Ad spend under pressure as big brands pull back on TV

UK advertising saw its slowest growth for almost four years in the first quarter as TV spend dropped 6.2%.

UK advertising spend grew at its slowest rate for almost four years in the first quarter of 2017, as a notable drop in TV spend hit the market.

The quarterly survey by the Advertising Association (AA) and Warc found that UK advertising grew just 1.3% year on year in the first quarter of 2017 to reach £5.4bn. TV advertising took a surprising hit, dropping 6.2%, its first fall since 2009.

“The latest data show that large retailers – particularly supermarkets – and major food brands reined in their TV spending by 25% during the first three months of 2017, instead committing to cutting prices on the shelves as household expenditure wanes,” says James McDonald, senior data analyst at Warc.

READ MORE: Channel 4 admits TV ad market is in recession as big brands pull back

The decline in TV ad spend was not enough to offset the growth seen in internet ad spend, which was up 10.1% and accounted for almost all the growth in the industry.

The report found that digital formats performed well across the board, up 25.4% for national news brands, 8% for radio, 7.2% for broadcaster video-on-demand and 27.6% for out-of-home. Cinema also grew 27.6% year on year, as brands including River Island and YouTube used the medium.

Mobile formats saw the fastest growth, at 36.2%, while search continue to hoover up spend. The report estimates that £1 in every £4 spent on advertising now goes on search.
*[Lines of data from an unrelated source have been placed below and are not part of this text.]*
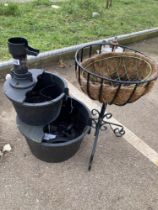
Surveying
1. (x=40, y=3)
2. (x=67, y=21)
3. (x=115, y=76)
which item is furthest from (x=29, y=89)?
(x=40, y=3)

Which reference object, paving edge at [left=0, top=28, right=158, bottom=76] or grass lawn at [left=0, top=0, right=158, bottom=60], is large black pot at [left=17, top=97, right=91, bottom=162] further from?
grass lawn at [left=0, top=0, right=158, bottom=60]

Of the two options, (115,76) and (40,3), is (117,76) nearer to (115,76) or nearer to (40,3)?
(115,76)

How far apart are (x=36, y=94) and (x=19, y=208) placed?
0.86 m

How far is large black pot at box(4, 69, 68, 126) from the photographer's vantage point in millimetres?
1899

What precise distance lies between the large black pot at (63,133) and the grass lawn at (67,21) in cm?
152

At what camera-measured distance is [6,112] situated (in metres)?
2.78

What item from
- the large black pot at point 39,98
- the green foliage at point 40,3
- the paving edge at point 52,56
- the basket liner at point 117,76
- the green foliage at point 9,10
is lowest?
the paving edge at point 52,56

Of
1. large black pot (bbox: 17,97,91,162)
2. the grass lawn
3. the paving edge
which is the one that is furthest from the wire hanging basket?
the grass lawn

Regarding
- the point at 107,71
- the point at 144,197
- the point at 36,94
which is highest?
the point at 107,71

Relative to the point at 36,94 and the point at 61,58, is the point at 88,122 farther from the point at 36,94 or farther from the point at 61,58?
the point at 61,58

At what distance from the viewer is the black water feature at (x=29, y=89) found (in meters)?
1.89

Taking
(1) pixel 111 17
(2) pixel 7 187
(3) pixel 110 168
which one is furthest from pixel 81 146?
(1) pixel 111 17

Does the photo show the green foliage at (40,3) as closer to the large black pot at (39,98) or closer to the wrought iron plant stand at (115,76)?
the wrought iron plant stand at (115,76)

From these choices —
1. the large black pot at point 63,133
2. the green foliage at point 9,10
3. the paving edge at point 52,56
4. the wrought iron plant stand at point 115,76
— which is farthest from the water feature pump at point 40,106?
the green foliage at point 9,10
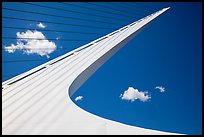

Despite the slowing growth, the outlook for the advertising industry remains positive. AA/Warc expects spend to increase by 2% this year (a 0.5 percentage point downgrade from previous estimates), with that growth set to accelerate to 2.6% in 2018 driven by the men’s football World Cup and a likely rise in certainty around the terms of Brexit. TV ad spend is also expected to return to growth

“As business sentiment suffers, it’s no surprise to see ad spend come under pressure – but the market overall remains resilient,” says Stephen Woodford, chief executive at the AA.